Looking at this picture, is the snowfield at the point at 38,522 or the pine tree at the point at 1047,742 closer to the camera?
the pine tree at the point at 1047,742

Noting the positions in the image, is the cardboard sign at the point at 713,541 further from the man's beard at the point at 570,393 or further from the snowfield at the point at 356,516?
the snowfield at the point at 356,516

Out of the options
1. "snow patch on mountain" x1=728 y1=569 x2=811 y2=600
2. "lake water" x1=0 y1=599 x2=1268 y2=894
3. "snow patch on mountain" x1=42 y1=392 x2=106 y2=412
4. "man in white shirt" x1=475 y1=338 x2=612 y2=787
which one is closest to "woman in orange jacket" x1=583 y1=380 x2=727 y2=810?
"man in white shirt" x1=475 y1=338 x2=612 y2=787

- [Objective]: Return the lines of the records verbatim, starting at the line that contains "Out of the options" and ending at the last line of the records, with both ends included.

- [Exercise answer]:
Out of the options
1. "snow patch on mountain" x1=728 y1=569 x2=811 y2=600
2. "lake water" x1=0 y1=599 x2=1268 y2=894
3. "snow patch on mountain" x1=42 y1=392 x2=106 y2=412
4. "man in white shirt" x1=475 y1=338 x2=612 y2=787
which one is closest to "woman in orange jacket" x1=583 y1=380 x2=727 y2=810?
"man in white shirt" x1=475 y1=338 x2=612 y2=787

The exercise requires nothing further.